Durant près de trois siècles (30-313), le christianisme fut persécuté. La foi au Christ se développa par l’évangélisation et la charité, lentement, péniblement, le « Messie crucifié » étant en butte à la contradiction. Au contraire, l’islam fut conquérant et violent « depuis le commencement » (Jn 8, 44). Mahomet, chef de guerre, fit massacrer plus de 600 Juifs Banu Qurayza à la bataille du Fossé en 627. Durant sa vie commença la conquête de la Terre sainte. Jérusalem tomba en 638, six ans après sa mort. 1 500 km séparent pourtant Jérusalem de La Mecque.
Repousser les Sarrasins
La croisade s’inscrit avant tout dans un contexte de légitime défense et de reconquête des territoires perdus après l’agression arabe. Prétendre que les chrétiens auraient attaqué les premiers par vil esprit de conquête est faux. À ce compte-là, la France aurait dû renoncer à récupérer sur l’Allemagne l’Alsace-Moselle perdue entre 1870 et 1918. L’unique différence qui rend moins palpable la légitime défense repose sur l’écart temporel séparant la chute de Jérusalem de sa délivrance en 1099, soit 461 ans.
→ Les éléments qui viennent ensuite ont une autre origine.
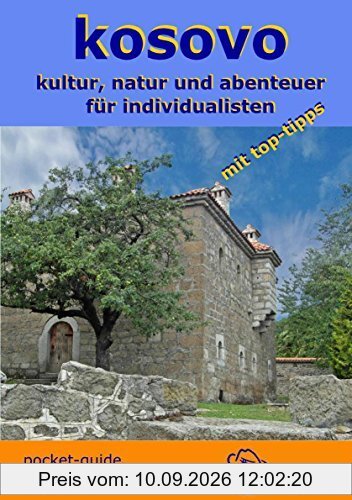kosovo: kultur, natur & abenteuer für individualisten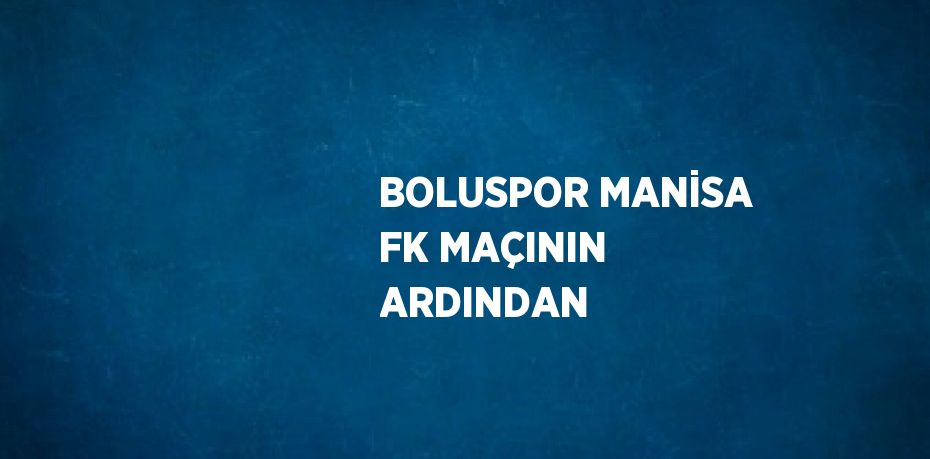 BOLUSPOR MANİSA FK MAÇININ ARDINDAN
Mais la Grèce mit 476 ans pour se libérer de l’envahisseur musulman (1354-1830), la Serbie 489 ans (1389-1878), la Roumanie 467 ans (Valachie 1461-1878).
Pourquoi un tel délai ? Si, un siècle après la mort du Christ, les chrétiens étaient dans les arènes de Rome ou de Lyon jetés aux fauves, un siècle après la mort de Mahomet à La Mecque (732), les Arabes étaient à Poitiers, soit près de 7 900 km ! Avant de songer à libérer Jérusalem, encore fallait-il repousser les Sarrasins d’Occident. S’ils furent rapidement boutés hors de France par Charles Martel dont l’épée retrouvée à Sainte-Catherine de Fierbois par sainte Jeanne d’Arc servit contre un autre envahisseur, cette reconquista mit un temps conséquent en Espagne – 722-1212 puis 1492 pour Grenade –, plus bref en Sicile et Calabre – raids arabes dès 652, mais soumission de 827 à 1091.
En 1095, quatre ans après que l’Italie fut débarrassée des Arabes par les chevaliers normands, le pape Urbain II voulut aller plus loin, jusqu’au tombeau vide du Christ, relique de sa Résurrection. Entre-temps, le mythique pacte d’Omar, prétendument bienveillant aux sujets de seconde zone, avait montré ses illusions de protection, quand le calife fatimide d’Égypte Al-Hakim détruisit le Saint-Sépulcre en 1009, puis que les Turcs seldjoukides interdirent les pèlerinages après avoir pris Jérusalem en 1071.
Avoué du Saint-Sépulcre
Urbain II prêcha en 1095, au concile de Clermont, un pèlerinage pénitentiel armé. Après avoir pacifié le royaume de France par la paix et la trêve de Dieu, l’Église incitait aussi les nobles, s’ils ne pouvaient réfréner leur ardeur guerrière, à en faire meilleur usage. L’empereur de Constantinople Alexis Ier avait sollicité en mars l’aide occidentale contre les Turcs pour récupérer ses territoires d’Asie mineure. Aux cris de « Dieu le veut ! », une foule immense répondit à l’appel. Jérusalem fut reprise le 15 juillet 1099. Les sources arabes contemporaines ne mentionnent pas plus de massacres qu’habituellement quand une ville refusait la reddition. Godefroy de Bouillon ne voulut pas s’appeler roi mais avoué du Saint-Sépulcre ni porter couronne là où le Christ n’avait ceint que des épines.